* Provided text:
Given the root of a binary tree and an integer targetSum, return true if the tree has a root-to-leaf path such that adding up all the values along the path equals targetSum. A leaf is a node with no children.

Example 1:

Input: root = [5,4,8,11,null,13,4,7,2,null,null,null,1], targetSum = 22
Output: true
Explanation: The root-to-leaf path with the target sum is shown.

Example 2:

Input: root = [1,2,3], targetSum = 5
Output: false
Explanation: There two root-to-leaf paths in the tree:
(1 --> 2): The sum is 3.
(1 --> 3): The sum is 4.
There is no root-to-leaf path with sum = 5.

Solution

Since the sum is different for each path we need to track it for every traversal. A simple way to implement this is add it as a function argument. The function call stack will preserve all the intermediate values as calculated at each node level.

Our dfs() function will look like this:

def dfs(root, path_sum):
  ...

As always, we shall start with the base case. Whenever we reach a leaf node we can compare if the path_sum==target_sum and return the boolean result.

  if not root.left and not root.right:
    return path_sum==target_sum

However, before we compare path_sum==target_sum, we need to update path_sum.

  path_sum +=root.val

The next step is to traverse through the tree.

  if root.left and root.right:
    return dfs(root.left,path_sum) or dfs(root.right,path_sum)
  elif root.left:
    return dfs(root.left,path_sum)
  else:
    return dfs(root.right,path_sum)

In case of a edge case where root=[], you can validate that before calling the dfs() function.

* Directions:
**A)** Which section headings appear in the path-sum text?
**B)** Reproduce the portion of the path-sum text between "Given the root" and "sum is shown.", inclusive.
The lines that follow have no connection to the path-sum text.

* Source data:
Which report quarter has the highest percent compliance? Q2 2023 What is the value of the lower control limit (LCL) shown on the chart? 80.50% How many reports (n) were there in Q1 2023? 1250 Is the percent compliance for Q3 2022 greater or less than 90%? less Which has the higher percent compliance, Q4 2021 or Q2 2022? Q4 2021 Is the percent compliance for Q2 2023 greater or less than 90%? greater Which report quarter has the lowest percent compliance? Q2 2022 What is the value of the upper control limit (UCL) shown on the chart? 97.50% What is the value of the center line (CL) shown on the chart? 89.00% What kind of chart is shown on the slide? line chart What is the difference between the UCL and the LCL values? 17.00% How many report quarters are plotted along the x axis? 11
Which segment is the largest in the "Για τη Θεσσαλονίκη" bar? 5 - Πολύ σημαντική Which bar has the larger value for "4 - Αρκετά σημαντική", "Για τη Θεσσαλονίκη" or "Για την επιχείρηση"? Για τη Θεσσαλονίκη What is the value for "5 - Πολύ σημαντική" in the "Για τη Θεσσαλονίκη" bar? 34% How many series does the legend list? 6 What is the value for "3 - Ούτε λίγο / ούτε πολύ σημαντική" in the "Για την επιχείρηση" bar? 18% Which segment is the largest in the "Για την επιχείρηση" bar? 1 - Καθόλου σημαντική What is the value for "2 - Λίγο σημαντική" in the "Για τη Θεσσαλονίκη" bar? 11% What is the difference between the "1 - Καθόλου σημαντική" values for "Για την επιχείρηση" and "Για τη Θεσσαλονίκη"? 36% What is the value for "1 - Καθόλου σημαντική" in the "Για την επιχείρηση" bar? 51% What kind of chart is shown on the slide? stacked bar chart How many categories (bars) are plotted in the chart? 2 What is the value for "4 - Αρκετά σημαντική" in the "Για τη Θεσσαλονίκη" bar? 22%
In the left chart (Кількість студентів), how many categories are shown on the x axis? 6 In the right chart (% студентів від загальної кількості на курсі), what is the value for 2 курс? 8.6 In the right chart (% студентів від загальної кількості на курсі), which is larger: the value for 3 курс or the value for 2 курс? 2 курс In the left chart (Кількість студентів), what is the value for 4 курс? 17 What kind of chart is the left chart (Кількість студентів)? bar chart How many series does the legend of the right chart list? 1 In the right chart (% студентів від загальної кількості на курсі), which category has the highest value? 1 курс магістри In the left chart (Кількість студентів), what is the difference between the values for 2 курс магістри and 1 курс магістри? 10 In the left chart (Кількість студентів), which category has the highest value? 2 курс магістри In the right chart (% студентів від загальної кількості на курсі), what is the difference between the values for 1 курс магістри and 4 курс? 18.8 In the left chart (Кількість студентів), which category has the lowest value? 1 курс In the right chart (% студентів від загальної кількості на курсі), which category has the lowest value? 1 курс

* Responses per task:
**A)** Example 1, Example 2, Solution

**B)**
Given the root of a binary tree and an integer targetSum, return true if the tree has a root-to-leaf path such that adding up all the values along the path equals targetSum. A leaf is a node with no children.

Example 1:

Input: root = [5,4,8,11,null,13,4,7,2,null,null,null,1], targetSum = 22
Output: true
Explanation: The root-to-leaf path with the target sum is shown.